这辈子,不消再被杨公一家捧杀,不消再替他家郎君背黑锅,不消被浪荡子杀死在街头。她也不消嫁入卢家,不消被卢家二郎三番两次的送给别人亵玩,终究落得个自绝的了局。

忠仆直言,她听得懂。杨毓小口小口的吃着鎏金碗中熬制极其软糯苦涩的百合薏米羹,文雅的放下调羹,:“如果没法守住,而成为别人眼中的肥羊,倒不如造福百姓。杨府的财产过分,不是我和小郎能够守住的。”

杨秀抿唇笑道:“只要有阿姐,阿秀都不怕。”

思忖一瞬,接着对静墨道:“我交代的事可都筹办好了?”

门口响起一个动听的少女声音,软糯中带着清灵道:“女郎,小郎,百合薏米羹做得了!”

杨秀一动不动的任由杨毓将他搂在怀里。心也潮哄哄的,内心像是堵着一块大石般,无处宣泄。

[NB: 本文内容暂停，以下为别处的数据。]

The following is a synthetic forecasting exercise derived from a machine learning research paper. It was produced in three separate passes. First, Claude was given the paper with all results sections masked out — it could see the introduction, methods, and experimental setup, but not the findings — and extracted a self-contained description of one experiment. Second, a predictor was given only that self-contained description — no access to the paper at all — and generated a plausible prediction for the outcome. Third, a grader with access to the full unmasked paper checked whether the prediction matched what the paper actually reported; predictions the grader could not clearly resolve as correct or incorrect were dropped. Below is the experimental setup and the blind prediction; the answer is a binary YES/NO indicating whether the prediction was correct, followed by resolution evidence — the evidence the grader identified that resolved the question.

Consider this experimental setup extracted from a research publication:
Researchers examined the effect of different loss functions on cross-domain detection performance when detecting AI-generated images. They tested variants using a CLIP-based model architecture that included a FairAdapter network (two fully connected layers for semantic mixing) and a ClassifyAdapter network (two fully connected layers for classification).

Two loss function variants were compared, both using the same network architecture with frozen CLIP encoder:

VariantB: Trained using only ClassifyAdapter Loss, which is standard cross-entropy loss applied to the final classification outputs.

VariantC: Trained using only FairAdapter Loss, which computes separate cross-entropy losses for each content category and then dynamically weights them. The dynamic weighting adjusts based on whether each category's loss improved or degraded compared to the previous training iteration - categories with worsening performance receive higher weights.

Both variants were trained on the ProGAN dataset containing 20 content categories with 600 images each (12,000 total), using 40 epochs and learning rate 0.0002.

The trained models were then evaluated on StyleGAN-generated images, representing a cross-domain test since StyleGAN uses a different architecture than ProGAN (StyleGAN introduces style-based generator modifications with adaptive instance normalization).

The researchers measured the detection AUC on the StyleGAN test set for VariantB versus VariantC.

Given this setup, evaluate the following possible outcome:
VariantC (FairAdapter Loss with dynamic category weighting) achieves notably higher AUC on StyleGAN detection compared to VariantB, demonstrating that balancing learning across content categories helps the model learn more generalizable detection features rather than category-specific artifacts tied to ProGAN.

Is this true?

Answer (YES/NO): NO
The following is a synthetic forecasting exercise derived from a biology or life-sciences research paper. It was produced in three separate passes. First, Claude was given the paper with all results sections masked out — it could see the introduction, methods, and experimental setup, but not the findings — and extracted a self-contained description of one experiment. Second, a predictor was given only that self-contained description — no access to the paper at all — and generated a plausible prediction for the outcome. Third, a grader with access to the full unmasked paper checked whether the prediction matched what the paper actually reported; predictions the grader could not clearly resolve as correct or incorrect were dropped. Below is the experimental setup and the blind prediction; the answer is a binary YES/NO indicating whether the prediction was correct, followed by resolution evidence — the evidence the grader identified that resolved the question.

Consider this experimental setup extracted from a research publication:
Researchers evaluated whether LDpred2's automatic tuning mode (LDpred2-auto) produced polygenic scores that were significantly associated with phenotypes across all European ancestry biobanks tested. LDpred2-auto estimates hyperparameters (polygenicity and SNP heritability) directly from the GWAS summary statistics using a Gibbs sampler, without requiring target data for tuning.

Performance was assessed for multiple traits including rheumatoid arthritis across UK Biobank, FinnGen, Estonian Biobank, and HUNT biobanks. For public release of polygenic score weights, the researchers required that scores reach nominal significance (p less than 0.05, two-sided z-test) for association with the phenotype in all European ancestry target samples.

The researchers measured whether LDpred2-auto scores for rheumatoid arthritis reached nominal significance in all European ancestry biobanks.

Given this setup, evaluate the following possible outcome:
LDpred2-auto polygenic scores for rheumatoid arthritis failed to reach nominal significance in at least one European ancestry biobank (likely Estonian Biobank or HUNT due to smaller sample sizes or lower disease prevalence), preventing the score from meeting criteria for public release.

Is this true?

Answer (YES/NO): YES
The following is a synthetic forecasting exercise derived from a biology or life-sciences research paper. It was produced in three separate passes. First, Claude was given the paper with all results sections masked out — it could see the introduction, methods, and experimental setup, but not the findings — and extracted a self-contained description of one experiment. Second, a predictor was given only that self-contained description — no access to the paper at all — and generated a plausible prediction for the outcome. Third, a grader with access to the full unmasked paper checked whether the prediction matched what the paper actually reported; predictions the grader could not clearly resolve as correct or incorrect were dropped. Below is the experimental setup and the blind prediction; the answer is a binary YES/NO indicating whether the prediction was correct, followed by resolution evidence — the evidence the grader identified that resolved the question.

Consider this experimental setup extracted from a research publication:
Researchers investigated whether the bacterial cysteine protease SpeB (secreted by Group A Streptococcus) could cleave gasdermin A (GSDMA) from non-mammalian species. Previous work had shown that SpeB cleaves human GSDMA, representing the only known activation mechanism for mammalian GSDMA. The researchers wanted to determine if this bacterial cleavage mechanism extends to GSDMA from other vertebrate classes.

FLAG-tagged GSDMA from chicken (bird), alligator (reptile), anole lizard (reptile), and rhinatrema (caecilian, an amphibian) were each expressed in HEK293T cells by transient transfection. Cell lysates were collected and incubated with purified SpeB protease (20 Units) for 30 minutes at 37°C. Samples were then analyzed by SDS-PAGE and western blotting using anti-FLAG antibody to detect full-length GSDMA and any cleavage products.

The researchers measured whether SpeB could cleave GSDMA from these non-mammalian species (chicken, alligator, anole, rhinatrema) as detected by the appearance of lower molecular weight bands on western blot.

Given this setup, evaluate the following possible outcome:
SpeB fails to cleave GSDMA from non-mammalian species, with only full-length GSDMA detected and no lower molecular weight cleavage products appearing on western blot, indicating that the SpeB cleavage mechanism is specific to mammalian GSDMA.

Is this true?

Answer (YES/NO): NO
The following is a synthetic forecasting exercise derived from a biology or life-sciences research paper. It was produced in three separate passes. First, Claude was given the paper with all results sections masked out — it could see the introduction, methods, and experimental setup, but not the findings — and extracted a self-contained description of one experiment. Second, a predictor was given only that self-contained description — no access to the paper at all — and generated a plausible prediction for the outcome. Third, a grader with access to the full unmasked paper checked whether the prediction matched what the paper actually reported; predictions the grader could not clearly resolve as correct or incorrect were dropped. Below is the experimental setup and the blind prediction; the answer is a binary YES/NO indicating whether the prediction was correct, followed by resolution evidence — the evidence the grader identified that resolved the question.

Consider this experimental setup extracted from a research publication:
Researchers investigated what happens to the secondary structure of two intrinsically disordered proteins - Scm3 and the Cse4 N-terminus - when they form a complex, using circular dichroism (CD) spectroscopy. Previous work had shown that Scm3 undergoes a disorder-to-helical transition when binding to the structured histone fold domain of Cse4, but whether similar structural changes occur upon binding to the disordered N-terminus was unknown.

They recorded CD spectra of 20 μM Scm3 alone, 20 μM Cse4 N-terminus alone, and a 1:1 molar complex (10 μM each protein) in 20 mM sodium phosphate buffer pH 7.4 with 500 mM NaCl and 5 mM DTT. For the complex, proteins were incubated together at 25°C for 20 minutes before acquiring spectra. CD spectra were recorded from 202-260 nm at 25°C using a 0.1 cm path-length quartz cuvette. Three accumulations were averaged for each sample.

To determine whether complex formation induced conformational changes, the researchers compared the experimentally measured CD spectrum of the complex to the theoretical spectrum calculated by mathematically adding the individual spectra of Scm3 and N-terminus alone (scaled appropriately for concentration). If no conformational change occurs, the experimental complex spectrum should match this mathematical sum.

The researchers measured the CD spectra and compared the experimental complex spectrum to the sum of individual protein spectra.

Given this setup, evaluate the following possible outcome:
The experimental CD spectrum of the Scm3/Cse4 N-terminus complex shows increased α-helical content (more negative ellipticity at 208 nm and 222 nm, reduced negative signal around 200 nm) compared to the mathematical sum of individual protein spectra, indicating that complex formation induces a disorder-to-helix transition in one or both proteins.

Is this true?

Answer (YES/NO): NO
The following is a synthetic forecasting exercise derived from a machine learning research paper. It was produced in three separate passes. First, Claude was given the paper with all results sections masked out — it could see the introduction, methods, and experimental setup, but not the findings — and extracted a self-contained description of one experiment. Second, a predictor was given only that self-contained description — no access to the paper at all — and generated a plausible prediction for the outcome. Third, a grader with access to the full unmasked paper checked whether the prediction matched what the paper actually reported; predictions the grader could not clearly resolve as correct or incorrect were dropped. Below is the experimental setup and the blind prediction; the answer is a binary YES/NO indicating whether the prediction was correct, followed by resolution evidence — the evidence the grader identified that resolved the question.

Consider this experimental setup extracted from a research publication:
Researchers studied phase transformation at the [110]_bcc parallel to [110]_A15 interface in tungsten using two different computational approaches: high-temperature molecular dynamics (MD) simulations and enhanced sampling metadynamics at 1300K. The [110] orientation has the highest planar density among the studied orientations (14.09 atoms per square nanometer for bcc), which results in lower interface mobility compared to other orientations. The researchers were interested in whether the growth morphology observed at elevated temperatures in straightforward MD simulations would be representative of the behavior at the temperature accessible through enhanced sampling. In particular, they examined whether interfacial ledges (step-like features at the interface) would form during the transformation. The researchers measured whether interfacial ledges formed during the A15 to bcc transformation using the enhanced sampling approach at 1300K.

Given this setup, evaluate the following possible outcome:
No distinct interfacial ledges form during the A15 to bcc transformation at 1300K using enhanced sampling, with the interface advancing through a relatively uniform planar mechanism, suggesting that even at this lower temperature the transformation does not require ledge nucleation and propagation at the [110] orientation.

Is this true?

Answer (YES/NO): NO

祺砚一听,心中非常惊奇,这一二个月以来女郎的窜改太大了,从潜移默化的转移财产,到接到郎主死讯的安然处之,到本日灵堂的伶牙俐齿,再到散尽家财的妥当安排,连本身都看不清她了,仿佛从小一起长大的女郎俄然变得沉稳,大气。俏脸微红:“杨府是将门,主母活着时仰仗雷厉手腕,为杨府挣得金山银山,女郎!您散尽令媛易,再想挣得令媛可就不易了。莫非你就不心疼?”